-------- PAGE
Pope Pius I was the bishop of Rome from  140 to his death  154, according to the Annuario Pontificio. His dates are listed as 142 or 146 to 157 or 161, respectively. He is considered to have opposed both the Valentinians and Gnostics during his papacy. He is considered a saint by the Catholic Church and the Eastern Orthodox Church with a feast day in 11 July, but it is unclear if he died as a martyr.

In 1862, Mariano Rodríguez de Olmedo, bishop of San Juan, Puerto Rico, attempted to bring the remains of Pius to the Cathedral of San Juan Bautista after these were gifted to him by Pope Pius IX during Rodríguez Olmedo’s visit to the Vatican City. They were finally exported to the cathedral from Madrid, Spain in 1933. The remains are coated in wax skin and are kept in a glass structure in the church, which is the second oldest in the Americas, and Pius persists as the only pope whose remains are kept outside of Europe.

Early life
Pius is believed to have been born at Aquileia, in Northern Italy, during the late 1st century. His father was an Italian called "Rufinus", who was also a native of Aquileia according to the Liber Pontificalis. According to the 2nd-century Muratorian Canon and the Liberian Catalogue, that he was the brother of Hermas, author of the text known as The Shepherd of Hermas. The writer of the later text identifies himself as a former slave. This has led to speculation that both Hermas and Pius were freedmen. However Hermas' statement that he was a slave may just mean that he belonged to a low-ranking plebeian family.

Pontificate
According to Catholic tradition, Pius I governed the church in the middle of the 2nd century during the reigns of the Emperors Antoninus Pius and Marcus Aurelius. He is held to be the ninth successor of Saint Peter, who decreed that Easter should only be kept on a Sunday. Although credited with ordering the publication of the Liber Pontificalis, compilation of that document was not started before the beginning of the 6th century. He is also said to have built one of the oldest churches in Rome, Santa Pudenziana.
----------------
-------- RECORDS FOR THIS EXERCISE
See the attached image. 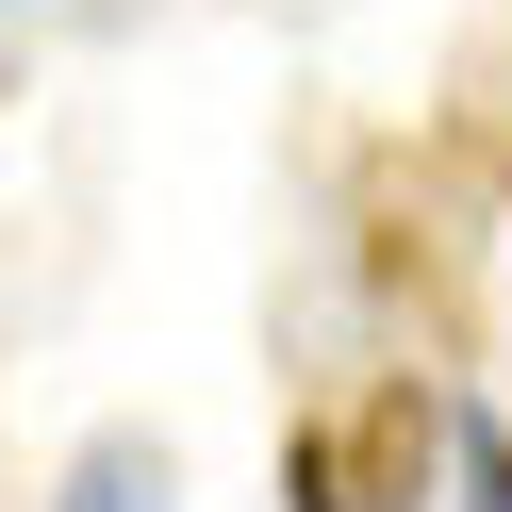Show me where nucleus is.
<instances>
[{
    "mask_svg": "<svg viewBox=\"0 0 512 512\" xmlns=\"http://www.w3.org/2000/svg\"><path fill=\"white\" fill-rule=\"evenodd\" d=\"M331 430H347V496H364V512H430L446 446H463V397H446L430 364H380L364 397L331 413Z\"/></svg>",
    "mask_w": 512,
    "mask_h": 512,
    "instance_id": "f257e3e1",
    "label": "nucleus"
},
{
    "mask_svg": "<svg viewBox=\"0 0 512 512\" xmlns=\"http://www.w3.org/2000/svg\"><path fill=\"white\" fill-rule=\"evenodd\" d=\"M281 512H364V496H347V430H331V413L281 430Z\"/></svg>",
    "mask_w": 512,
    "mask_h": 512,
    "instance_id": "f03ea898",
    "label": "nucleus"
},
{
    "mask_svg": "<svg viewBox=\"0 0 512 512\" xmlns=\"http://www.w3.org/2000/svg\"><path fill=\"white\" fill-rule=\"evenodd\" d=\"M446 479H463V512H512V413L463 397V446H446Z\"/></svg>",
    "mask_w": 512,
    "mask_h": 512,
    "instance_id": "7ed1b4c3",
    "label": "nucleus"
},
{
    "mask_svg": "<svg viewBox=\"0 0 512 512\" xmlns=\"http://www.w3.org/2000/svg\"><path fill=\"white\" fill-rule=\"evenodd\" d=\"M496 166H512V149H496Z\"/></svg>",
    "mask_w": 512,
    "mask_h": 512,
    "instance_id": "20e7f679",
    "label": "nucleus"
}]
</instances>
----------------
## LIST OF TASKS
#1 Count the lines of the records that contain the string "http". Give only the number.
#2 Please pick up the text on Pope Pius I after its last sentence and carry it on.

## SOLVED PROBLEMS
#1 4

#2
Justin Martyr taught Christian doctrine in Rome during the pontificate of Pius I but the account of his martyrdom does not name him, an unsurprising occurrence, considering the brevity of the account. The heretics Valentinus, Cerdon, and Marcion visited Rome during that period. Catholic apologists see this as an argument for the primacy of the Roman See during the 2nd century. Pope Pius I is believed to have opposed the Valentinians and Gnostics under Marcion, whom he excommunicated.

There is some conjecture that Pius was a martyr in Rome, a conjecture that entered earlier editions of the Roman Breviary. The study that had produced the 1969 revision of the General Roman Calendar stated that there were no grounds for his consideration as a martyr, and he is not presented as such in the Roman Martyrology.

Feast day
Pius I's feast day is 11 July. In the Tridentine Calendar it was given the rank of "Simple" and celebrated as the feast of a martyr. The rank of the feast was reduced to a Commemoration in the 1955 General Roman Calendar of Pope Pius XII and the General Roman Calendar of 1960. Though no longer mentioned in the General Roman Calendar, Saint Pius I may now, according to the rules in the present-day Roman Missal, be celebrated everywhere on his feast day as a Memorial, unless in some locality an obligatory celebration is assigned to that day.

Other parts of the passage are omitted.